- Born: c. 1946 Tryon, North Carolina, U.S.
- Education: North Carolina State University (B.A.) University of North Carolina at Chapel Hill (M.F.A.)
- Known for: Sculpting statues of baseball players
- Website: williambehrendssculpture.com

= William Behrends =

American sculptor

William Frederick Behrends (born 1946) is an American sculptor who is best known for creating statues of iconic American sports figures, notably baseball players.

==Notable works==
Behrends created all the statues for the San Francisco Giants at Oracle Park:
- Statue of Willie Mays (created 2000)
- Statue of Willie McCovey (created 2003)
- Statue of Juan Marichal (created 2005)
- Statue of Orlando Cepeda (created 2008)
- Statue of Gaylord Perry (created 2016)

He also created the statue of Tom Seaver at Citi Field, the statue of Tony Gwynn at Petco Park, the statues of Hank Aaron and Buck O'Neil at the National Baseball Hall of Fame and Museum, and a statue of Pee Wee Reese and Jackie Robinson in MCU Park in Brooklyn.

He also created the busts of Spiro Agnew, Al Gore, and Dick Cheney for the U.S. Senate's vice presidential bust collection.

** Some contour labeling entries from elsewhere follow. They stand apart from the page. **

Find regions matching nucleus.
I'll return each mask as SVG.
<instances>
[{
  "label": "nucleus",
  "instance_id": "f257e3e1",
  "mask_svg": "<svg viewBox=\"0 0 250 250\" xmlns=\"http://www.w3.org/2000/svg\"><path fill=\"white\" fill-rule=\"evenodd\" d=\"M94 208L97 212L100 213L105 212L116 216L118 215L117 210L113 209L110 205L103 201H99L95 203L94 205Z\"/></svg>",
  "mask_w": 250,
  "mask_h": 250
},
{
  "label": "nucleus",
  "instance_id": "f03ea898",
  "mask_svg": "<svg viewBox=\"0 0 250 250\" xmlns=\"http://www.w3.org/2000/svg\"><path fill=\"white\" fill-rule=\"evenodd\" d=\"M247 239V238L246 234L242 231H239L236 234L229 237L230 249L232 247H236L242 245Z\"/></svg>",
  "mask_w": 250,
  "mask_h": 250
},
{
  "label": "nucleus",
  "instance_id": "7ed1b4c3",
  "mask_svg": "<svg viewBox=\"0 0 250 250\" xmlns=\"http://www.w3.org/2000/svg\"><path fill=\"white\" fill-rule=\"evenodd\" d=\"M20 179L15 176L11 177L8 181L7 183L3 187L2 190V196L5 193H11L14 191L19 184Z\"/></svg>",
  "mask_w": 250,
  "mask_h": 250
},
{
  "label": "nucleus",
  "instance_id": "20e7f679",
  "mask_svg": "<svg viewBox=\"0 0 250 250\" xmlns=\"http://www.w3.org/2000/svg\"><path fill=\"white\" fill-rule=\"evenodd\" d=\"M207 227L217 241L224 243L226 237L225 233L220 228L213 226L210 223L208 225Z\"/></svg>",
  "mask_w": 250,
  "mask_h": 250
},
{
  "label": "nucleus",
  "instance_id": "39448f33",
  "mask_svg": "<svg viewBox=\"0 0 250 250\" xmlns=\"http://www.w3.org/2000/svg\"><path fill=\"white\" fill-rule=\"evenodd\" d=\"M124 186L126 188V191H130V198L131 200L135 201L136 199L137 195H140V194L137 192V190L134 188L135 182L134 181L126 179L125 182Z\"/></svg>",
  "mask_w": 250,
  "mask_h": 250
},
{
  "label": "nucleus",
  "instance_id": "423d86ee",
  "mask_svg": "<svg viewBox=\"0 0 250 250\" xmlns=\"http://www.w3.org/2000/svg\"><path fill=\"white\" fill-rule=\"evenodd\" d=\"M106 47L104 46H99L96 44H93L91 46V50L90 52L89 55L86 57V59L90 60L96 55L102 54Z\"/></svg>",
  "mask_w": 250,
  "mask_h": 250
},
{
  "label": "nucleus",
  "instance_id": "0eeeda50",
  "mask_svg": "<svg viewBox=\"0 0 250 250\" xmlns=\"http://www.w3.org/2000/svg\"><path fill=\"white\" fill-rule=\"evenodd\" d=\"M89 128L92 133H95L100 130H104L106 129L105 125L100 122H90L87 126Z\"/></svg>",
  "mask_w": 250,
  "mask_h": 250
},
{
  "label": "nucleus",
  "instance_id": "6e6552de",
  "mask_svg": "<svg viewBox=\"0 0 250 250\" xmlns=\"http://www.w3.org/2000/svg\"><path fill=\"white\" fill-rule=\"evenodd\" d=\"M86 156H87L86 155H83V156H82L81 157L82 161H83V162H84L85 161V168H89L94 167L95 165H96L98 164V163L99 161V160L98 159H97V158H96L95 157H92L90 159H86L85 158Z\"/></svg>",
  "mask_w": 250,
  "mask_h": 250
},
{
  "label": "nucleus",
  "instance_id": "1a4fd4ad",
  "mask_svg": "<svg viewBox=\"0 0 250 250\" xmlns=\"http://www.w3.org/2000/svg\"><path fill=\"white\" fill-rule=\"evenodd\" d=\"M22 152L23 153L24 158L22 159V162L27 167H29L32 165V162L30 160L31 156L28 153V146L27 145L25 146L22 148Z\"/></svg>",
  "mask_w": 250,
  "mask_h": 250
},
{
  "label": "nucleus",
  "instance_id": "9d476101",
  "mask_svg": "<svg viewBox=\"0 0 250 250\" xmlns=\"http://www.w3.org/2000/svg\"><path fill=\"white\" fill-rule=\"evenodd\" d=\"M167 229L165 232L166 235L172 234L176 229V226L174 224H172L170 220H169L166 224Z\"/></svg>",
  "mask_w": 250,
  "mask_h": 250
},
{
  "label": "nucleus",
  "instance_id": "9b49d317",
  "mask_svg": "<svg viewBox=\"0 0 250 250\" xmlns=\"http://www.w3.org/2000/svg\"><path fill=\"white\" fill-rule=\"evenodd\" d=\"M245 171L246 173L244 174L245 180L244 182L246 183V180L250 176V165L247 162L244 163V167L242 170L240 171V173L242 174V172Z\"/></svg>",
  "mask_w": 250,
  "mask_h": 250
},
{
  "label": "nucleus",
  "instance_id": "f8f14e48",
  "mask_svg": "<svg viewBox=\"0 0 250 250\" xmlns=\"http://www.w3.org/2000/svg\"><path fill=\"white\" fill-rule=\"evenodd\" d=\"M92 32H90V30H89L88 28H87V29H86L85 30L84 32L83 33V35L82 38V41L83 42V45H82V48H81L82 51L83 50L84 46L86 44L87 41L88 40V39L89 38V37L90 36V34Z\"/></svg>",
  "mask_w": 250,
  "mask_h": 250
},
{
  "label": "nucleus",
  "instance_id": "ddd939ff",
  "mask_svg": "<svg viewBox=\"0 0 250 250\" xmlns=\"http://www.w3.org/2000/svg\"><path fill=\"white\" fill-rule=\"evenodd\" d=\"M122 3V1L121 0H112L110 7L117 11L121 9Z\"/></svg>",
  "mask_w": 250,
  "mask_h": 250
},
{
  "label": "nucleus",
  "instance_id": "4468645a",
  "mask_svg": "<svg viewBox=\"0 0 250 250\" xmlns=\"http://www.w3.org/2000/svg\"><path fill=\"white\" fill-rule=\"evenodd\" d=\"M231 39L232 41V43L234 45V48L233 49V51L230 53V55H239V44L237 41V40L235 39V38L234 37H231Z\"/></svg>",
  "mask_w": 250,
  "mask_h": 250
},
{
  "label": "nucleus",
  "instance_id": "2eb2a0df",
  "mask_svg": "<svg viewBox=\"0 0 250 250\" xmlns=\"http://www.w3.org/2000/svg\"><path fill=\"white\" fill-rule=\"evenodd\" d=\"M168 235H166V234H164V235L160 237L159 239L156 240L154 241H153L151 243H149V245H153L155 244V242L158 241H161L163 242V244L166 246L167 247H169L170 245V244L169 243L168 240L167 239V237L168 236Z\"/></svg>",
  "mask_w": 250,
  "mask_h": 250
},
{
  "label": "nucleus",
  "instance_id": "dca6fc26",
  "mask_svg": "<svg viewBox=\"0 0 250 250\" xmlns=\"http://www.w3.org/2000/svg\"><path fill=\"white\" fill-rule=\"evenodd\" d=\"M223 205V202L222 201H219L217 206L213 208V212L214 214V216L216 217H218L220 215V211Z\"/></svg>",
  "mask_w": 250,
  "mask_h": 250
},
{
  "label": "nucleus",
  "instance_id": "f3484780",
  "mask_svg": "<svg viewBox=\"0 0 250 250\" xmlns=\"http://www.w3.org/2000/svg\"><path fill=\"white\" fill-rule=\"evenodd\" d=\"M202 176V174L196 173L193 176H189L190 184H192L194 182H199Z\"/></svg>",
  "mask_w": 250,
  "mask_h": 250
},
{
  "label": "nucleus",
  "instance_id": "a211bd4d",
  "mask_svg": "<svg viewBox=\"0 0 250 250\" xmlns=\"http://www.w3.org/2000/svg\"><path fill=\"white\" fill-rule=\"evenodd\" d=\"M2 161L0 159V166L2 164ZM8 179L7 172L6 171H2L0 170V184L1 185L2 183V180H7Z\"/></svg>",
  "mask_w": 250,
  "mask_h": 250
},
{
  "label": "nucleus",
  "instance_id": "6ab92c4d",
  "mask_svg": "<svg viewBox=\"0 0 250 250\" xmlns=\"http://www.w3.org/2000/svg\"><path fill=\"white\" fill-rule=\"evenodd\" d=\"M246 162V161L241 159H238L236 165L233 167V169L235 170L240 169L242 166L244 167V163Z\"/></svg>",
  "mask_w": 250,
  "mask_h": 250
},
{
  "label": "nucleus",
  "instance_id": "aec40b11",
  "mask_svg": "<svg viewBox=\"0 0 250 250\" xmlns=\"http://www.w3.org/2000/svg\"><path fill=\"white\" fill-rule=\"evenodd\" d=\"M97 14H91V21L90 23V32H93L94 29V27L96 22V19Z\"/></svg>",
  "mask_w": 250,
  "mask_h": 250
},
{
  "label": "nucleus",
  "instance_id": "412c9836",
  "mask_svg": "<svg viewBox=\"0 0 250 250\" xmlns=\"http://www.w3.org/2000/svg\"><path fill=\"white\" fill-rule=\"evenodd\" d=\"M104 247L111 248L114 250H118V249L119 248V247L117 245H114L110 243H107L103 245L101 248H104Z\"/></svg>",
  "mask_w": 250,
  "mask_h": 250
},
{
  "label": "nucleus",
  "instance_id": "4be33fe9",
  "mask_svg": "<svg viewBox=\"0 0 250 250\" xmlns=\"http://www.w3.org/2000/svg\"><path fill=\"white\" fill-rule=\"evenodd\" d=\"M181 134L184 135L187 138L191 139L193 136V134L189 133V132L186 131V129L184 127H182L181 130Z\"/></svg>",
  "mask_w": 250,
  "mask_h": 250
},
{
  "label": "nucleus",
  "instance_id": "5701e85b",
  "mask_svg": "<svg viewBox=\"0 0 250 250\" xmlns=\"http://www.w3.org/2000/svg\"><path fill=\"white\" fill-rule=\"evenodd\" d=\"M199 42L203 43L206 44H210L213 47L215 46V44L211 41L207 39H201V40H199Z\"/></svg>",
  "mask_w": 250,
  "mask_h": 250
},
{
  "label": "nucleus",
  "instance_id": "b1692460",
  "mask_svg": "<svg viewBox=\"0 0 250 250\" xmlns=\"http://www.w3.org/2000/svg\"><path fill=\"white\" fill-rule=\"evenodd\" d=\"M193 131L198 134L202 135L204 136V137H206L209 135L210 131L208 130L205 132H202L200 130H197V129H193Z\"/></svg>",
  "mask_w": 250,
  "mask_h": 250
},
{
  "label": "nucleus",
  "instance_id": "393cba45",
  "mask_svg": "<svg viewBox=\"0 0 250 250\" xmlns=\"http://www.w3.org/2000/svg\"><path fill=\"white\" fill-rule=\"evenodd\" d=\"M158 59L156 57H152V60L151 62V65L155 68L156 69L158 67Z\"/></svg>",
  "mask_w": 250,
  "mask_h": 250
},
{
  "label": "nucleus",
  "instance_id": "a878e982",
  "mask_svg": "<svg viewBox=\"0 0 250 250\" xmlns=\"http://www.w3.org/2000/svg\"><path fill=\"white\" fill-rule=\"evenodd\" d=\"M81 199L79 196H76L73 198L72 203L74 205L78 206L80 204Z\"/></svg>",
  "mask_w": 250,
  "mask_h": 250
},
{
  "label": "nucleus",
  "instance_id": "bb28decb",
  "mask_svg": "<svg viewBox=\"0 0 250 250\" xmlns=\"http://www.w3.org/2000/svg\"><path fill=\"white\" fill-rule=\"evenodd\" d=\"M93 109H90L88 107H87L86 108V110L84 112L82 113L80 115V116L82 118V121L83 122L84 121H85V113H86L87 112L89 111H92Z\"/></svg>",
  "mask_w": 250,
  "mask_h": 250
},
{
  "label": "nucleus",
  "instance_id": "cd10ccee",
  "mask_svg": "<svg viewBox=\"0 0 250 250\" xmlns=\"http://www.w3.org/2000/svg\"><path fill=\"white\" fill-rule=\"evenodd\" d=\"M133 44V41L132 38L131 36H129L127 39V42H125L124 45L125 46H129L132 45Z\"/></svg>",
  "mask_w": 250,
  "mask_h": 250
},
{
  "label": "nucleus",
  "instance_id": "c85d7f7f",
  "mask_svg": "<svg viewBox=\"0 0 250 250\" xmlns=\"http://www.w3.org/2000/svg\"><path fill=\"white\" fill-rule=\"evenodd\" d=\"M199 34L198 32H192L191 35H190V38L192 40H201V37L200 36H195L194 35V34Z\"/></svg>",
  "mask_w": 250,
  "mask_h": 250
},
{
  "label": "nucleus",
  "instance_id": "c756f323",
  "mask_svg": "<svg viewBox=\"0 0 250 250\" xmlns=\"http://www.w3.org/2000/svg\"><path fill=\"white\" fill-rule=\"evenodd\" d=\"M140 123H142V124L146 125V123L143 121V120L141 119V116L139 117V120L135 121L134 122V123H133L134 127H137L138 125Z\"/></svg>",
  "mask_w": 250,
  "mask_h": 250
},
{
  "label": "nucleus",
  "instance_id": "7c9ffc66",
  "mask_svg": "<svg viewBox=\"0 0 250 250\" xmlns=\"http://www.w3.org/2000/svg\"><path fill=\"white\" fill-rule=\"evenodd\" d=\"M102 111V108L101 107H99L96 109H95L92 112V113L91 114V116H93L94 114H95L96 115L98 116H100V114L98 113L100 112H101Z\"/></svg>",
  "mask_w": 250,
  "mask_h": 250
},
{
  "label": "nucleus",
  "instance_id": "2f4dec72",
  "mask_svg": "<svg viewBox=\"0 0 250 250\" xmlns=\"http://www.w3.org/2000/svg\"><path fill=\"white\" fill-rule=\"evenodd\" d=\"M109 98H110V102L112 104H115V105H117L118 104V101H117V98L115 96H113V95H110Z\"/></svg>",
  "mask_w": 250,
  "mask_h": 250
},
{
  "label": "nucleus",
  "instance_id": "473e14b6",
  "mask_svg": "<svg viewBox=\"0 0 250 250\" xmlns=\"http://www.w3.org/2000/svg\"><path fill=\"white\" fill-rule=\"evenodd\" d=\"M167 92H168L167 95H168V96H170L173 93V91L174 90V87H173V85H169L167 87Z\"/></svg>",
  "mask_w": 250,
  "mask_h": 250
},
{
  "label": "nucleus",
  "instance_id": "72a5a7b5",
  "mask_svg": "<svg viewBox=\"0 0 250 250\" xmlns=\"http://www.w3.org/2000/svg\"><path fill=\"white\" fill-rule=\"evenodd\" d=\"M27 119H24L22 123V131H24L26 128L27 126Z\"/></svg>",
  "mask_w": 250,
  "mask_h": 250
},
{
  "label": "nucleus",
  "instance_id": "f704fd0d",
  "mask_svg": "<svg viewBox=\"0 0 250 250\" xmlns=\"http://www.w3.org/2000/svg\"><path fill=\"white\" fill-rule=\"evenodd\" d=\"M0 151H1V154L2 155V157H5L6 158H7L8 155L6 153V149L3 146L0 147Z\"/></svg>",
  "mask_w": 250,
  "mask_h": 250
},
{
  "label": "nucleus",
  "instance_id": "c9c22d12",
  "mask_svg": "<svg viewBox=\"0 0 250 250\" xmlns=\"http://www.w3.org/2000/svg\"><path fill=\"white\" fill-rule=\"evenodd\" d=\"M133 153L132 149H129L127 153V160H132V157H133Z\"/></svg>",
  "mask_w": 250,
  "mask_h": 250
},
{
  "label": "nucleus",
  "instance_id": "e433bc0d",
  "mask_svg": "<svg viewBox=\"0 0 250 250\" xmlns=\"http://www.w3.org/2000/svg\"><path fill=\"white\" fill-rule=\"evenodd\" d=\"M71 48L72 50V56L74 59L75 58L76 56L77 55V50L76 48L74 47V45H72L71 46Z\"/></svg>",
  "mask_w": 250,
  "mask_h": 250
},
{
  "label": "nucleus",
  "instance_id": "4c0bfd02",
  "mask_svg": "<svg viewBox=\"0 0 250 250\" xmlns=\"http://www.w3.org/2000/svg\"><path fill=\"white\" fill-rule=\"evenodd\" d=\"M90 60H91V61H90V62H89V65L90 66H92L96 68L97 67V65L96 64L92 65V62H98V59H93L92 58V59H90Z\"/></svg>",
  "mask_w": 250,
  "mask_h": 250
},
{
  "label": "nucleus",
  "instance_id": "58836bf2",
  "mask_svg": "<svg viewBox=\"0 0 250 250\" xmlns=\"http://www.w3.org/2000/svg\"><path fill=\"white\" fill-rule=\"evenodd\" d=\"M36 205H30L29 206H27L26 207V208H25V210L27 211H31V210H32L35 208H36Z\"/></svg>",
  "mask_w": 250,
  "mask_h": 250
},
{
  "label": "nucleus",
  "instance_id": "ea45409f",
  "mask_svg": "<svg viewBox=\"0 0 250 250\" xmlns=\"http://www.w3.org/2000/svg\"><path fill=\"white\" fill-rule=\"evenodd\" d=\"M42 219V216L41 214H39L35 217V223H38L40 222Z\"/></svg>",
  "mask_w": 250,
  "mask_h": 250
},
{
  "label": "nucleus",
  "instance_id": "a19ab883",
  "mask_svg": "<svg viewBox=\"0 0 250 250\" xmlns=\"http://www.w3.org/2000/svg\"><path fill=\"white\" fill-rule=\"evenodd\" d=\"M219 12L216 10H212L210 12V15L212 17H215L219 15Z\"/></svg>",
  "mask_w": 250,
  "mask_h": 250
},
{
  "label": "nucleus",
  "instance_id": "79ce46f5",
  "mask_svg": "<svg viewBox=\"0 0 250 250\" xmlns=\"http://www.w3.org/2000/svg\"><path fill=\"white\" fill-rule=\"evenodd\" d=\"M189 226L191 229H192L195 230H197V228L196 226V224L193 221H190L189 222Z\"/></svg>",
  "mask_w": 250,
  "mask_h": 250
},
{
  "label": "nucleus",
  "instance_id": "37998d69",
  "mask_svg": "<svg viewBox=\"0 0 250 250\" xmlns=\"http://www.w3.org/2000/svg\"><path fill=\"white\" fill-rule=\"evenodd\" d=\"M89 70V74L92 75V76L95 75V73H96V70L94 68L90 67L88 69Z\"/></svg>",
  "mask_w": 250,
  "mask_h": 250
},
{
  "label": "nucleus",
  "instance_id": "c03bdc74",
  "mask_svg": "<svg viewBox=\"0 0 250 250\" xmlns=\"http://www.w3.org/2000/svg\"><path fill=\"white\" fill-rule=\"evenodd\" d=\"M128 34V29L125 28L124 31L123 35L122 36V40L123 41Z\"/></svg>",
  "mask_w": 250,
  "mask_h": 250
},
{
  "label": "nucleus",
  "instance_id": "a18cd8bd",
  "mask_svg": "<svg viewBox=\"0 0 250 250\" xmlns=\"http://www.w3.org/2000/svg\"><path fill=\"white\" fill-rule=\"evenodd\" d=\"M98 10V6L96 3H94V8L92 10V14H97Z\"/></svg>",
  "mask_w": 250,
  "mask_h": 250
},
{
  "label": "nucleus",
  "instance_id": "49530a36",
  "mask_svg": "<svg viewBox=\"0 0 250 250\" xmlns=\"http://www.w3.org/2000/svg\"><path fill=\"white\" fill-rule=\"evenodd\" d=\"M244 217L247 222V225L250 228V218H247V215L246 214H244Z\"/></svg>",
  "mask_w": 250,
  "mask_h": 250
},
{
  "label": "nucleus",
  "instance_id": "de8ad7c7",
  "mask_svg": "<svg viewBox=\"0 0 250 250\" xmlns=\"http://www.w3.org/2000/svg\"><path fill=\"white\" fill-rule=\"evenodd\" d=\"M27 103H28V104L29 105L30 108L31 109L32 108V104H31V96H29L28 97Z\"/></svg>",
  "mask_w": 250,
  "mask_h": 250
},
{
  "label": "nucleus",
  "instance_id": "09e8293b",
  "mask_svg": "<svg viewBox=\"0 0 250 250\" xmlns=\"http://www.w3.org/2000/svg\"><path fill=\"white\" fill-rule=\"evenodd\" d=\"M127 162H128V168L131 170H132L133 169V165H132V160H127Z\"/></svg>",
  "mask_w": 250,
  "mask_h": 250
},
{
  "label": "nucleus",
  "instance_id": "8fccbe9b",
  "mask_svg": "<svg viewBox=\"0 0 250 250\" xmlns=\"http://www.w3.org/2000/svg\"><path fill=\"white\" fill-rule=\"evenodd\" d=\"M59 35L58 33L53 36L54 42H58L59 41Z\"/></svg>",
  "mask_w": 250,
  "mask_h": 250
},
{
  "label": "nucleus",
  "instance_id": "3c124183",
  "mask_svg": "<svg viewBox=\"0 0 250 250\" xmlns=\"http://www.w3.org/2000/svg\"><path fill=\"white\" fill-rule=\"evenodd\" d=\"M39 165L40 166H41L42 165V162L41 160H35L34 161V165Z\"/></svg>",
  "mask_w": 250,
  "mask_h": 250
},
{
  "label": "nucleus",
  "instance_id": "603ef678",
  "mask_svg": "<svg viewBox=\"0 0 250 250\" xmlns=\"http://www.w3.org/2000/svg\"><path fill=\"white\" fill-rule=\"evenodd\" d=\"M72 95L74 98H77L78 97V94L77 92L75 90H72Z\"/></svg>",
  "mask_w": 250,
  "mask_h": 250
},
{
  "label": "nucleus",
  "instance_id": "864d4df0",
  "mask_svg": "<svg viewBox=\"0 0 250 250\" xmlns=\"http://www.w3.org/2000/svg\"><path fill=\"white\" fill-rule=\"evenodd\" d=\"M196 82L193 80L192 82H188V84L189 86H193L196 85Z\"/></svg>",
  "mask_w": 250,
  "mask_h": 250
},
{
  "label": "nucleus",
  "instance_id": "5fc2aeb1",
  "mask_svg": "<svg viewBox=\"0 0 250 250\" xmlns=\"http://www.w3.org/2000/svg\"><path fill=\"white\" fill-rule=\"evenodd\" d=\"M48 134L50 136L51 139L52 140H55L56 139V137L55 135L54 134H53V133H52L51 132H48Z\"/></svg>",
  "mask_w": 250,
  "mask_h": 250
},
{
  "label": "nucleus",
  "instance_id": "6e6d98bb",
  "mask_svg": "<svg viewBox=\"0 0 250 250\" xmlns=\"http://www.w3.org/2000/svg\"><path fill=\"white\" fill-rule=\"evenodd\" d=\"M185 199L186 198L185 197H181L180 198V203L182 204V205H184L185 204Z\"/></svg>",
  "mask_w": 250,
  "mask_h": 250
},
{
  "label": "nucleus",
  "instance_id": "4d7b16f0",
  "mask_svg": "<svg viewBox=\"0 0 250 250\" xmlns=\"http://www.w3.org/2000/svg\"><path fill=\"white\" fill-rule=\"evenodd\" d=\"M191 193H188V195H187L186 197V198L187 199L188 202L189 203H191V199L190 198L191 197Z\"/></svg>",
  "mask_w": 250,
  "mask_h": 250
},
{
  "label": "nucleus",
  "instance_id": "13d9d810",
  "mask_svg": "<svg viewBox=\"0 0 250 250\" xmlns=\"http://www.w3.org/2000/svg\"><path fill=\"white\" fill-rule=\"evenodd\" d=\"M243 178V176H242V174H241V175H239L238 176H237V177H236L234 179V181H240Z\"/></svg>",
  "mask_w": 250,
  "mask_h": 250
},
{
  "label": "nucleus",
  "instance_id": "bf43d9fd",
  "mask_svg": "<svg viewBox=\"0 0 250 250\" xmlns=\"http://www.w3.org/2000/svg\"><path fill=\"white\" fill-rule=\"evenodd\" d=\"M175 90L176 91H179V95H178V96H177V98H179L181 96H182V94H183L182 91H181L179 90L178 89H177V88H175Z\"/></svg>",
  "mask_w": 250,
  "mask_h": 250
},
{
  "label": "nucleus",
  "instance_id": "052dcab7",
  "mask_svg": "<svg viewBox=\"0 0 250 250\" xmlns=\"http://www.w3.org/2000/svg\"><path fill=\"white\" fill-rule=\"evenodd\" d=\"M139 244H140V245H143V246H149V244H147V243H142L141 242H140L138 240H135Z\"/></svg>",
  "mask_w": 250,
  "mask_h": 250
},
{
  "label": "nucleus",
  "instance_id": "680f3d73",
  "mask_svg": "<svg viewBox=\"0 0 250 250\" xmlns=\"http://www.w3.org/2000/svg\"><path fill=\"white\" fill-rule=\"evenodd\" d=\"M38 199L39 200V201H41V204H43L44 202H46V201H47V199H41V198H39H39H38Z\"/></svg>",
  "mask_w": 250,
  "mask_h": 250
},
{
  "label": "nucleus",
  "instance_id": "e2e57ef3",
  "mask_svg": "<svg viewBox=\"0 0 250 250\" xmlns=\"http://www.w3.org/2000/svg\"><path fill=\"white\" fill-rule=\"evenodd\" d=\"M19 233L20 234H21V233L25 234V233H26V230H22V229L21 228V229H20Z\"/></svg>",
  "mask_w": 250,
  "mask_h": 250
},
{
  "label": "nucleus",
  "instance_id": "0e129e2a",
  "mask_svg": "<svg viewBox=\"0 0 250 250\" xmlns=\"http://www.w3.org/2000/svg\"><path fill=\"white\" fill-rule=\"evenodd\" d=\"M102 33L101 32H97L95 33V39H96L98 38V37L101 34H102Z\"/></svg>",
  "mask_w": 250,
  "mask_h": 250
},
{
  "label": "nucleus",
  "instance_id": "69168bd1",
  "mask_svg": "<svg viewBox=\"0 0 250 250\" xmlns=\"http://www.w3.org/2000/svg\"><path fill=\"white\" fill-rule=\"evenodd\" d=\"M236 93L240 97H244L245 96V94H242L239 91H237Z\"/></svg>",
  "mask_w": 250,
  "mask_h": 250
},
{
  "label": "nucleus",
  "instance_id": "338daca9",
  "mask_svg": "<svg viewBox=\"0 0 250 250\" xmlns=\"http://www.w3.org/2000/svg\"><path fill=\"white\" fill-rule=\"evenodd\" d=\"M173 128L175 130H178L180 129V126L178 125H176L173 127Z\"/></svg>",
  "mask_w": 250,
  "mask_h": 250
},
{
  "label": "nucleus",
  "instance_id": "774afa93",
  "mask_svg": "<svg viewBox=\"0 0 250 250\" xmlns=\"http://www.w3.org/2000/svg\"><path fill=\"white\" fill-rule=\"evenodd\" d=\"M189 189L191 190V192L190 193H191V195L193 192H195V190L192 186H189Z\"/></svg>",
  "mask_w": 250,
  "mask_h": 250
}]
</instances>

Additionally, Behrands annually sculpts the faces of winners of the Indianapolis 500 race onto the Borg-Warner Trophy.

==Personal life==
A native of North Carolina, Behrends maintains a studio in Tryon, North Carolina. He studied architecture at North Carolina State University and earned a master's degree in fine arts and sculpture at the University of North Carolina at Chapel Hill.